The new Lethabong School of Specialisation in Soshanguve has been hailed as a game-changer and an institution with potential to equip learners with skills to operate in the automotive industry in future.
This was the sentiment expressed yesterday by different speakers during the official launch of the school marked with a ribbon-cutting ceremony yesterday.
The school will specialise in teaching maths, science and information and communication technology.
Gauteng Education MEC Matome Chiloane remarked that Lethabong was initially not part of 35 schools in the province to be transformed into schools of specialisation.
“We don’t just take any school,” Chiloane said, adding that underperforming schools don’t meet the criteria to be turned into schools of specialisation.
“Schools of specialisation are our flagship schools in the province as the department. These are schools that when present, anywhere in the world, our provincial education school system we highlight them,” he said.
He emphasised that it was important for a school to show good performance by producing outstanding results.
“Being a school of specialisation is not an easy thing.The competition is tough. I hear that you are celebrating 94% (of matric results pass rate). It is not good enough. School of specialisation must obtain 100% continually,” he said.
He acknowledged the role played by the school principal to successfully lobby for her school to be transformed into a school of specialisation.
Chiloane said Lethabong was the 34th school of specialisation to be launched, to date.
Principal Maphefo Malope described the initiative as “a great opportunity” that would offer learners a curriculum preparing them for a job market after school.

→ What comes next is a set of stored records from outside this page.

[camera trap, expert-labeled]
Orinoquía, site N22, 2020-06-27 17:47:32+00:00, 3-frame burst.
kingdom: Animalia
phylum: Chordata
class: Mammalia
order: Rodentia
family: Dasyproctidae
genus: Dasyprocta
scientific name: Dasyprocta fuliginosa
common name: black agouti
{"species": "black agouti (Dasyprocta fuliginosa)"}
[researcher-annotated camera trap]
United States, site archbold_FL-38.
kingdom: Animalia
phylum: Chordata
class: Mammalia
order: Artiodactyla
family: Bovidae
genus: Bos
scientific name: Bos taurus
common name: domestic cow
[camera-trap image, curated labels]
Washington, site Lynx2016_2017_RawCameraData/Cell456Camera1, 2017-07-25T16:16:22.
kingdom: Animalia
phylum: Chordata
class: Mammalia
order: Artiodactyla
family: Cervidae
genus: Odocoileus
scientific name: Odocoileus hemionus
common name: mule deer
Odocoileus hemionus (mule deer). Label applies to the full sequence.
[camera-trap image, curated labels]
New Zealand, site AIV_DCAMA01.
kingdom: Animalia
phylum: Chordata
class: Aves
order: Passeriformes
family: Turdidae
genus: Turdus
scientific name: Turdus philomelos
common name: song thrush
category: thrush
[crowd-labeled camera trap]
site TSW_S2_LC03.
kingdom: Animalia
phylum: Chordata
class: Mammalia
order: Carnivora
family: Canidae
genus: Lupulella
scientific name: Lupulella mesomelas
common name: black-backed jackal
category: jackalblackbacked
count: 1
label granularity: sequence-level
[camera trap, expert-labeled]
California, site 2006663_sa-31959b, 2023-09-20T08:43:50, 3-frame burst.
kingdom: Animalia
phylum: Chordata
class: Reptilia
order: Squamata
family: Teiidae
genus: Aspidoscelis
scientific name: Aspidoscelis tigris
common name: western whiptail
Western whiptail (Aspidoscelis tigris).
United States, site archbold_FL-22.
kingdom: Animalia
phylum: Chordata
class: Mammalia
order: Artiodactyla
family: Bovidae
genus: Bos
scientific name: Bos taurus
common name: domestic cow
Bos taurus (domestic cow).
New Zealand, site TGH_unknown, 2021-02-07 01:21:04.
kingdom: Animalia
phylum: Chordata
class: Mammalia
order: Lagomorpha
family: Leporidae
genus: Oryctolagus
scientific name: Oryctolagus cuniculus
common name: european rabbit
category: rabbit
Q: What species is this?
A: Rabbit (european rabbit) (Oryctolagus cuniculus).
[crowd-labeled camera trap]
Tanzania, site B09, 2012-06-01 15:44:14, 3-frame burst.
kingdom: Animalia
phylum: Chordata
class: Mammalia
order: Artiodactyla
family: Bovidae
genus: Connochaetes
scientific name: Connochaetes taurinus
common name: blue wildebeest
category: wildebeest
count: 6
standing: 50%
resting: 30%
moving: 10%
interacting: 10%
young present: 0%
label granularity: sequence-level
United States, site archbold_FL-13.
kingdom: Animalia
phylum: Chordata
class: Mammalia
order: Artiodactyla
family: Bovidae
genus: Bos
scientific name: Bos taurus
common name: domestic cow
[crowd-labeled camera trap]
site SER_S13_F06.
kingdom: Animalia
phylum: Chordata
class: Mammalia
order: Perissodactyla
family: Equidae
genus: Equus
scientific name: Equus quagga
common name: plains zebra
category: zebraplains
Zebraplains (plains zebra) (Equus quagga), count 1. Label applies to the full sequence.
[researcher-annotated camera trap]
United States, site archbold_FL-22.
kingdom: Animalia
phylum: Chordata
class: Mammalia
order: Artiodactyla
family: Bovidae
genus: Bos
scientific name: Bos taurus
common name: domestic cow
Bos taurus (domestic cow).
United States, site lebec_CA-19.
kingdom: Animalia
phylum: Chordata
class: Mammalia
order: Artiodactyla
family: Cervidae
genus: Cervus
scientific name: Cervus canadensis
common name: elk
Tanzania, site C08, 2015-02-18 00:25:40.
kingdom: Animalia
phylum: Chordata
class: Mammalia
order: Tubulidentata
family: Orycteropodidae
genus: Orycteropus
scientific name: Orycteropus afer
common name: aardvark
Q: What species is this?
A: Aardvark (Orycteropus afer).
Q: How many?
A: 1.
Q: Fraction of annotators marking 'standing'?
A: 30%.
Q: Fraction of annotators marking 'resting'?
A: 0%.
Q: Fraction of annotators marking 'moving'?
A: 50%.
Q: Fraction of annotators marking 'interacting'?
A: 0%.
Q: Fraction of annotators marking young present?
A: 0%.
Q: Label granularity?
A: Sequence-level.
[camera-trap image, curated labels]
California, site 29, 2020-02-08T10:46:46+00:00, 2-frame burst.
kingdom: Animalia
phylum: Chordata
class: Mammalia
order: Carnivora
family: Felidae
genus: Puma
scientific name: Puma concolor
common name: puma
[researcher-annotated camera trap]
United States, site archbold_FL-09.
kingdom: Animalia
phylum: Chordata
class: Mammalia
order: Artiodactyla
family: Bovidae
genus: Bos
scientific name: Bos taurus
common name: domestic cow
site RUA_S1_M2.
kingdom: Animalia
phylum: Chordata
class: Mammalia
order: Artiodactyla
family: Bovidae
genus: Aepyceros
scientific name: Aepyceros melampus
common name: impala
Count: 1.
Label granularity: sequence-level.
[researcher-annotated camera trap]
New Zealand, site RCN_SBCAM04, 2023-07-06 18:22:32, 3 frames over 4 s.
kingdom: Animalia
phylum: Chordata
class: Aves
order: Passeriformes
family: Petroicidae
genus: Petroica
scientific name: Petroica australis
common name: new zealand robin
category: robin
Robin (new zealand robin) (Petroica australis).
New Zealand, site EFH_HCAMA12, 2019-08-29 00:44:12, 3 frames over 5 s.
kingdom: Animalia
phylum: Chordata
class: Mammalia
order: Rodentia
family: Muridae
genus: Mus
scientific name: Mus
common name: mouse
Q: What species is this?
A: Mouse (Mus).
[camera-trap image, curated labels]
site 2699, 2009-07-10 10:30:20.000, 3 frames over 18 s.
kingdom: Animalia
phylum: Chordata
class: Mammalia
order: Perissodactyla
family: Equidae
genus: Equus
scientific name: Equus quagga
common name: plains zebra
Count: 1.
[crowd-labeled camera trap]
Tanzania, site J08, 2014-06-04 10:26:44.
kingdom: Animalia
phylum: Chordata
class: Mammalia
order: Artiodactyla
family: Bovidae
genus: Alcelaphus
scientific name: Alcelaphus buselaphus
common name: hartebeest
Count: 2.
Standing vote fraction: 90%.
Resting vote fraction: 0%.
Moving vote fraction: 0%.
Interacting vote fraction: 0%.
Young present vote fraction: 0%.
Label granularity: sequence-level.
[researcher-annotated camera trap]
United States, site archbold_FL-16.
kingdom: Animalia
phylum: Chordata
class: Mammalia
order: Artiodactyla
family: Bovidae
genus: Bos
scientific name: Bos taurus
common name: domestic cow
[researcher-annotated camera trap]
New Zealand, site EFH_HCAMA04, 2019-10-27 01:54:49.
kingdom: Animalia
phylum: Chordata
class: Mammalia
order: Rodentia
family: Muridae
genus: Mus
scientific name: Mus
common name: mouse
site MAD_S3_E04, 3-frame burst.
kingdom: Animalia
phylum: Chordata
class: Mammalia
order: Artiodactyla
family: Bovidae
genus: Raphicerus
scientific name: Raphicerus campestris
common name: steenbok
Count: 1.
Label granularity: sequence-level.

“Learners are going to be learning a curriculum that is work-related so that after they have completed matric they could either be able to open their own businesses or they can join the job market even without going to universities,” she said.
Currently, she said, learners were preoccupied with projects such as coding and robotics, which is linked to the automotive industry.
“Most of our engineering offers soft skills like programming. In our country we have so many accidents and casualties. When a car is coded it is able to respond when it sees an obstacle or a stop sign,” she said.
She explained that for a school to be turned into a school of specialisation the department of education looked at its performance and infrastructure.
For Lethabong to qualify as an SOS Malope approached a car-manufacturing company, BMW, asking for its assistance in improving the infrastructure at her school.
“BMW was working in the nearby school and I asked them to also include us in their project to improve the school’s infrastructure. They were also willing to assist us. As a principal, I have a responsibility not to wait for the department to help but I should make an initiative to look for public-private partnership. We have more than 12 sponsors,” she said.
On the challenge for her school to obtain a 100% matric pass rate, she said: “We are driven by our motor that ‘failure is not an option’. We believe that a 100 matric pass rate is achievable.”